BISHKEK • Kyrgyz President Sooronbai Jeenbekov resigned yesterday after days of unrest following a disputed election, saying he wanted to prevent clashes between security forces and protesters who have demanded his removal from office.
He becomes the third president of the small Central Asian nation since 2005 to be toppled in a popular uprising.
Kyrgyzstan, a Russian ally that borders China, has been in turmoil since the Oct 4 parliamentary election, which the opposition rejected after Mr Jeenbekov's allies were declared the winners.
In a statement, Mr Jeenbekov said he feared violence might break out if protesters carry out a threat to march on his compound.
"The military and security forces will be obliged to use their weapons to protect the state residence. Blood will be inevitably shed. I urge both sides not to fall for provocations," he said.
"I do not want to go down in Kyrgyzstan's history as a president who shed blood and shot at his own citizens."
After the election, opposition supporters took to the streets and seized government buildings, prompting the authorities to annul the vote.

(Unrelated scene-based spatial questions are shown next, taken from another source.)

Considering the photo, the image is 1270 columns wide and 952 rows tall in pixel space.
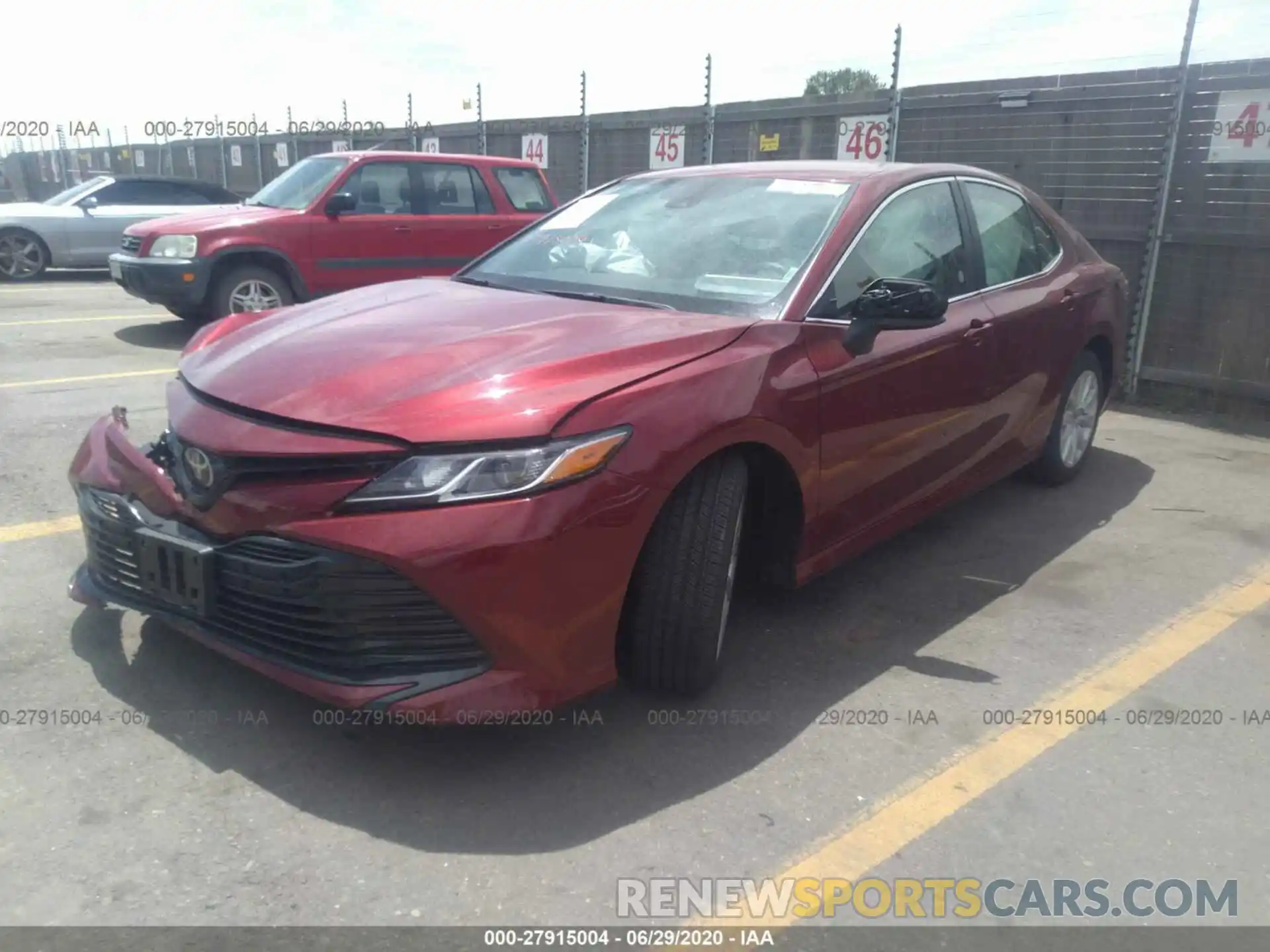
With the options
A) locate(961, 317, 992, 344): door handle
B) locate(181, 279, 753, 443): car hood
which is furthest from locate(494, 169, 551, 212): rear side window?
locate(181, 279, 753, 443): car hood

Mr Jeenbekov announced last week that he would resign, but this week he delayed his exit, saying he would stay in office until a new election was held.
On Wednesday, Mr Jeenbekov accepted Parliament's choice of Mr Sadyr Japarov - a nationalist whose supporters freed him from prison last week - for prime minister. Mr Japarov and his followers have demanded Mr Jeenbekov leave office.
Following Mr Jeenbekov's resignation, Parliament Speaker Kanatbek Isayev would assume presidential powers. Should he also resign, the powers would transfer to Mr Japarov.